Таким образом, эти градации, с одной стороны, исторически необходимы, они представляют собой различия в объективной возможности обретения сознания (взаимосвязь политики и экономики в сравнении с вопросами культуры). Однако, с другой стороны, там, где есть объективная возможность сознания, такие градации сводятся к дистанции между психологическим классовым сознанием и адекватным познанием совокупной ситуации. Эти градации, однако, уже больше невозможно сводить к социально-экономическим причинам. Объективная теория классового сознания есть теория его объективной возможности. Насколько дифференцируются здесь вопросы и насколько дифференцируются экономические интересы внутри пролетариата, к сожалению, остается почти что полностью неисследованным, а между тем такое исследование совершенно определенно может повести к очень важным результатам.
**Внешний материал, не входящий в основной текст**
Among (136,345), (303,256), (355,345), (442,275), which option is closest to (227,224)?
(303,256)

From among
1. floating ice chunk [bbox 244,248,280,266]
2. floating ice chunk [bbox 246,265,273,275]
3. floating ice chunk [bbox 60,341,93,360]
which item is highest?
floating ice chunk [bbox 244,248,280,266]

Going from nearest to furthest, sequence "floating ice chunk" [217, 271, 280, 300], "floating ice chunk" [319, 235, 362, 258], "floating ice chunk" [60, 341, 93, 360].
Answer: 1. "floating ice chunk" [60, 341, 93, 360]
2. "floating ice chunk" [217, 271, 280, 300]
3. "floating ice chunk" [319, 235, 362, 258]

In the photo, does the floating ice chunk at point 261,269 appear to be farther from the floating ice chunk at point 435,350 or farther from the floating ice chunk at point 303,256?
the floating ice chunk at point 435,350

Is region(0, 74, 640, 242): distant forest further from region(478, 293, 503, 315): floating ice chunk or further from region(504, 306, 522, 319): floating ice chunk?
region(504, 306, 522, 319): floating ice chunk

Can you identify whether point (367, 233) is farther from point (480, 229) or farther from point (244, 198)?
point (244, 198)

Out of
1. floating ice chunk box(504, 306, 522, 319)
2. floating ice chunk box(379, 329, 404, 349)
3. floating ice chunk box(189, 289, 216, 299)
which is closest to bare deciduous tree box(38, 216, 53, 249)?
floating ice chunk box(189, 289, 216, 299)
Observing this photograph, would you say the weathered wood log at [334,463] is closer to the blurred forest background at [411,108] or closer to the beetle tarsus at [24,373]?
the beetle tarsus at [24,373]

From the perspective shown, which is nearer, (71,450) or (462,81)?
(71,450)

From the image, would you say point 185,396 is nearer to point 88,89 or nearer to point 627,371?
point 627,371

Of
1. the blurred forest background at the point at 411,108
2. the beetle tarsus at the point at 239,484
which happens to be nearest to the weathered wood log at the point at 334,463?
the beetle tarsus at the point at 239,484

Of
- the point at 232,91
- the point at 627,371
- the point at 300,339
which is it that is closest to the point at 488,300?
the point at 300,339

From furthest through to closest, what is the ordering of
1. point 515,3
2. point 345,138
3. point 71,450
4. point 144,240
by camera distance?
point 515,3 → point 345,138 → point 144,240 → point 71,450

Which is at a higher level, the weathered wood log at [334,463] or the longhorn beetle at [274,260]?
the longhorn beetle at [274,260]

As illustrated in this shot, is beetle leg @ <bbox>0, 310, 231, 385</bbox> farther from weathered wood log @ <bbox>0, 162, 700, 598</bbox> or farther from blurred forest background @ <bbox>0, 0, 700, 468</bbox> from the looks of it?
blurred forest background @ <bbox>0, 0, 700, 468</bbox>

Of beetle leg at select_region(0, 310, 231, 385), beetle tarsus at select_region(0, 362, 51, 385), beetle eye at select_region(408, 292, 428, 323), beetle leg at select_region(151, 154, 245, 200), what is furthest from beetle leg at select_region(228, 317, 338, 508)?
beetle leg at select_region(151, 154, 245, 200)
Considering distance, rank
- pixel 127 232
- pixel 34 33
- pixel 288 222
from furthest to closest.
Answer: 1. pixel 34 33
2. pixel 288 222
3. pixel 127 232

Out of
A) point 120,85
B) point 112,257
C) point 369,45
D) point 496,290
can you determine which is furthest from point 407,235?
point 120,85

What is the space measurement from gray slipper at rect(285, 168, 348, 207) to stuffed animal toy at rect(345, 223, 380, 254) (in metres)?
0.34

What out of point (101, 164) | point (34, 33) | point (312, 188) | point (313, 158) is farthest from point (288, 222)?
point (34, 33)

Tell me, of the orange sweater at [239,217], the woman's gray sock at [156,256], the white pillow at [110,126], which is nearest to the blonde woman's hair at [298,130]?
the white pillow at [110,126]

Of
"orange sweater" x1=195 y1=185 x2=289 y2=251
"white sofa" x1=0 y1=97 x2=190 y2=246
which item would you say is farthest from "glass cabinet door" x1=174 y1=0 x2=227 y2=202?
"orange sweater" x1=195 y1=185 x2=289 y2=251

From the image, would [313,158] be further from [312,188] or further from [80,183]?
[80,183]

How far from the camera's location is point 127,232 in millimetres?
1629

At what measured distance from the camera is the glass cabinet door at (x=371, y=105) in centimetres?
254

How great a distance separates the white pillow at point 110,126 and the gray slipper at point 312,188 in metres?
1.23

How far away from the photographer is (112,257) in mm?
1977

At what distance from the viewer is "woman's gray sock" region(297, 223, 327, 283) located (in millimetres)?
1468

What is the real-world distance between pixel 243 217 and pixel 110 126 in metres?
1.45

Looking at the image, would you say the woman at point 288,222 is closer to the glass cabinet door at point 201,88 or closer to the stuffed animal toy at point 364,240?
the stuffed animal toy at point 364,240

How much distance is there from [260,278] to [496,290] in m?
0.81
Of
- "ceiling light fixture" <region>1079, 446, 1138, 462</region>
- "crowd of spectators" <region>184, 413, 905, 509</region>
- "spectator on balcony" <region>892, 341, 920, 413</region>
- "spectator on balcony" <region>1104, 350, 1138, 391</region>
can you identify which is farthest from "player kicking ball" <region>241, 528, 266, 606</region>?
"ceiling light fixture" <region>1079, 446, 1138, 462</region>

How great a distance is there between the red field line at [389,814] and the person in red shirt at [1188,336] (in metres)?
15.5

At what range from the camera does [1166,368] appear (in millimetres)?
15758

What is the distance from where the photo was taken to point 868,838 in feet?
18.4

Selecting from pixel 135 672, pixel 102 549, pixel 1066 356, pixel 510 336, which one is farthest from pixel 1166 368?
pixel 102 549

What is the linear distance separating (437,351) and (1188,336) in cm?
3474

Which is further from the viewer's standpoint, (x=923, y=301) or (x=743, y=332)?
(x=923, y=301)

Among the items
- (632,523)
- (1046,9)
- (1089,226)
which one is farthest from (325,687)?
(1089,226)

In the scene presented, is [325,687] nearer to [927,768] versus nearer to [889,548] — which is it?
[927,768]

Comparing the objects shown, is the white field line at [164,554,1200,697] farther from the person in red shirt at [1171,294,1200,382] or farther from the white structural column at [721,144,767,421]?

Но в рамках сколь угодно глубокой типологии слоев пролетариата, равно как и проблем классовой борьбы, в любом случае возникает вопрос о фактическом осуществлении объективной возможности классового сознания. Если раньше это был вопрос только для неординарных индивидов (вспомним о совершенно неутопическом предвидении диктатуры у Маркса), то сегодня уже реален и актуален для всего класса один вопрос: вопрос о внутреннем преобразовании пролетариата, его развитии до уровня собственной объективно-исторической миссии. Это вопрос об идеологическом кризисе, разрешение которого впервые сделает возможным практическое разрешение мирового экономического кризиса.

Было бы губительно питать иллюзии относительно длительности идеологического пути, который должен пройти здесь пролетариат. Но столь же губительно было бы не видеть тех сил в самом пролетариате, которые действуют в направлении идеологического преодоления капитализма. Уже сам тот факт, что всякая пролетарская революция создает боевой орган совокупного пролетариата, вырастающий в государственный орган, - рабочий Совет, и притом делает это все более уверенно и сознательно, является, например, свидетельством того, что классовое сознание пролетариата находится на пути к победоносному преодолению буржуазности руководящего слоя пролетариата.

Революционный рабочий Совет, который ни в коем случае нельзя путать с оппортунистическими карикатурами на него, представляет собой одну из форм, за которые неустанно боролось сознание пролетарского класса со времен его возникновения. Его существование, его постоянное развитие показывает, что пролетариат уже стоит на пороге своего собственного сознания и тем самым - на пороге победы. Ибо рабочий Совет - это политически-экономическое преодоление капиталистического овеществления. Подобно тому как после установления диктатуры он должен быть в состоянии преодолеть буржуазный разрыв между законодательством, управлением и судопроизводством, точно так же в борьбе за свое господство он призван, с одной стороны, воссоединить распыленный в пространстве и во времени пролетариат, с другой стороны, - свести экономику и политику в подлинное единство пролетарской деятельности и таким образом поспособствовать примирению диалектического раздвоения непосредственного интереса и конечной цели.

Следовательно, никогда нельзя игнорировать ту дистанцию, которая отделяет состояние сознания даже революционного рабочего от истинного классового сознания пролетариата. Но и само это положение дел объясняется марксистским учением о классовой борьбе и классовом сознании. Пролетариат вполне становится самим собой благодаря тому, что себя упраздняет; доводя до конца свою классовую борьбу, он создает бесклассовое общество. Борьба за это общество, лишь первую фазу которой составляет также диктатура пролетариата, является не только борьбой с внешним врагом, с буржуазией, но также борьбой пролетариата с самим собой, с опустошительным и унизительным воздействием капиталистической системы на его классовое сознание. И только тогда, когда пролетариат преодолеет в себе самом это влияние, он добьется действительной победы. Разрыв между отдельными областями, которые должны быть воссоединены, различные ступени сознания, которых достиг до сих пор пролетариат в различных областях, - суть точный показатель того, что достигнуто и чего еще надо достигнуть. Пролетариат не вправе бояться никакой самокритики, ибо победу ему может принести лишь правда; вот почему самокритика должна стать его жизненным элементом.